Congratulations, I think you've hit a bug in gcc!

Now I think you can make a reasonable argument, as the other answer does, that the original code you showed could perhaps have been correctly optimized that way by gcc by relying on a fairly obscure argument about the unconditional access to value: essentially you can't have been relying on a synchronizes-with relationship between the load seq0 = seq_.load(); and the subsequent read of value, so reading it "somewhere else" shouldn't change the semantics of a race-free program. I'm not actually sure of this argument, but here's a "simpler" case I got from reducing your code:

#include <atomic>
#include <iostream>

std::atomic<std::size_t> seq_;
std::size_t value;

auto load()
{
    std::size_t copy;
    std::size_t seq0;
    do
    {
        seq0 = seq_.load();
        if (!seq0) continue;
        copy = value;
        seq0 = seq_.load();
    } while (!seq0);

    return copy;
}

This isn't a seqlock or anything - it just waits for seq0 to change from zero to non-zero, and then reads value. The second read of seq_ is superfluous as is the while condition, but without them the bug goes away.
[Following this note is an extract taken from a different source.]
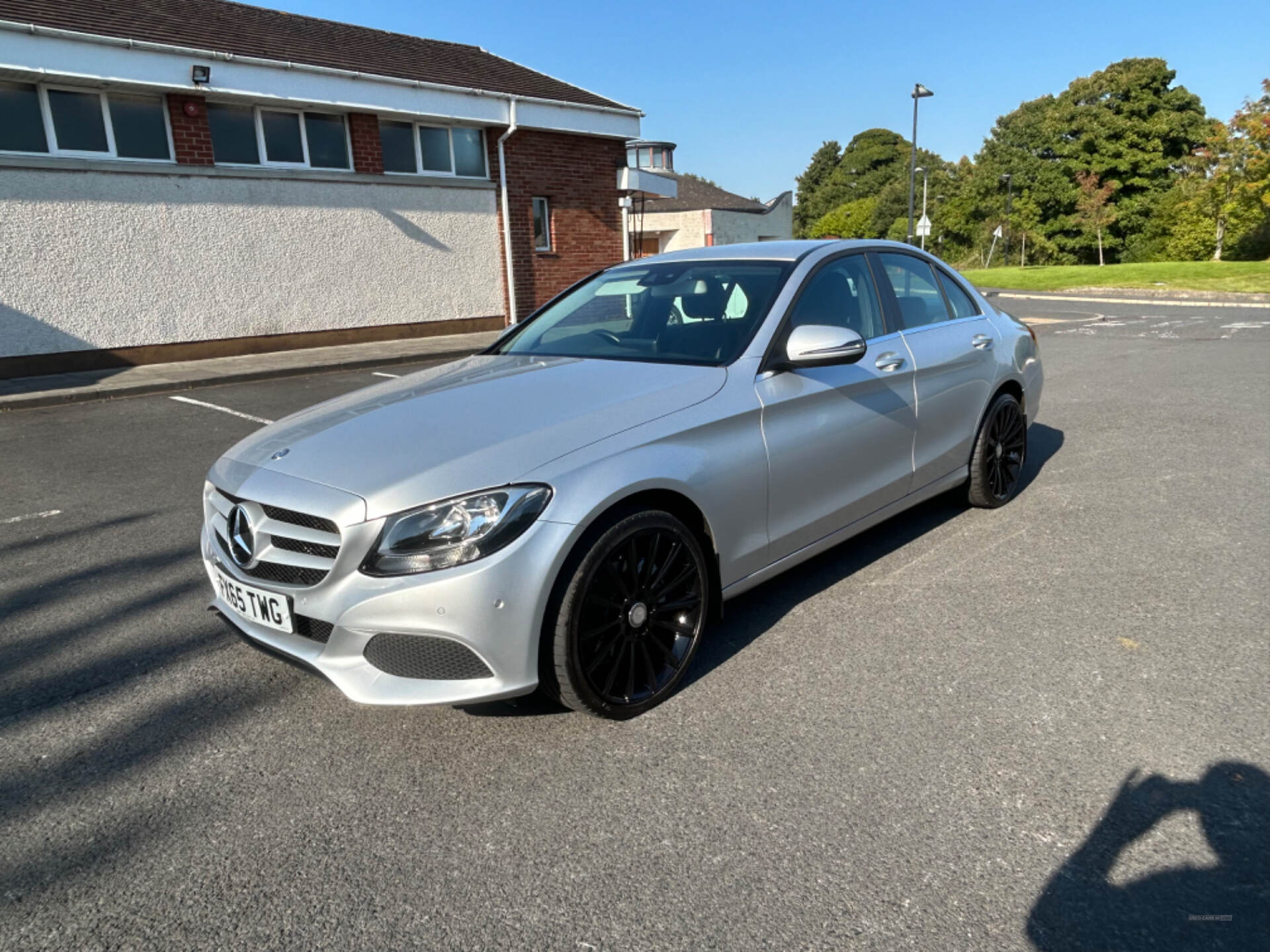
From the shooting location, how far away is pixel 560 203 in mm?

This is now the read-side of the well known idiom which does work and is race-free: one thread writes to value, then sets seq0 non-zero with a release store. The threads calling load see the non-zero store, and synchronize with it, and so can safely read value. Of course, you can't keep writing to value, it's a "one time" initialization, but this a common pattern.
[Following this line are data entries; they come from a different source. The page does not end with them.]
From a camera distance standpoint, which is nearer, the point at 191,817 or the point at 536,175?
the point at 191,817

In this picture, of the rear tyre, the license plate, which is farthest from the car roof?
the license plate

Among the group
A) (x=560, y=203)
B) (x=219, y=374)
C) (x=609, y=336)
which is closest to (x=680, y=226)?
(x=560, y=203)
With the above code, gcc is still hoisting the read of value:

load():
        mov     rax, QWORD PTR value[rip]
.L2:
        mov     rdx, QWORD PTR seq_[rip]
        test    rdx, rdx
        je      .L2
        mov     rdx, QWORD PTR seq_[rip]
        test    rdx, rdx
        je      .L2
        rep ret

Oops!

This behavior occurs up to gcc 7.3, but not in 8.1. Your code also compiles as you wanted in 8.1:

    mov     rbx, QWORD PTR seq_[rip]
    mov     rbp, QWORD PTR value[rip]
    mov     rax, QWORD PTR seq_[rip]

Reordering such operations is not allowed in general, but it is allowed in this case because you invoked undefined behavior by creating a race condition in the read by interleaving a non-atomic read and write in different threads.

The C++11 standard says:

Two expression evaluations conflict if one of them modifies a memory location (1.7) and the other one accesses or modifies the same memory location.

And also that:

The execution of a program contains a data race if it contains two conflicting actions in different threads, at least one of which is not atomic, and neither happens before the other. Any such data race results in undefined behavior.
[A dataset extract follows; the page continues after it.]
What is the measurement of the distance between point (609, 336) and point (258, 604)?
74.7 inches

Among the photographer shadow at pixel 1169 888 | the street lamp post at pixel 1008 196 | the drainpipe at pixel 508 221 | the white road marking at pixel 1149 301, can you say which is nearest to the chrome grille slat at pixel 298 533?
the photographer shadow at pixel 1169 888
This applies even to things that occur before the undefined behavior:

A conforming implementation executing a well-formed program shall produce the same observable behavior as one of the possible executions of the corresponding instance of the abstract machine with the same program and the same input. However, if any such execution contains an undefined operation, this International Standard places no requirement on the implementation executing that program with that input (not even with regard to operations preceding the first undefined operation).

Because reading from a non-atomic write there creates undefined behavior (even if you overwrite and ignore the value), GCC is allowed to assume it does not occur and thus optimize out the seqlock.

Based on another answer, it seems this is actually caused by a bug in GCC which persists when you fix the UB, but that optimization wasn't technically invalid for your code since you invoked UB.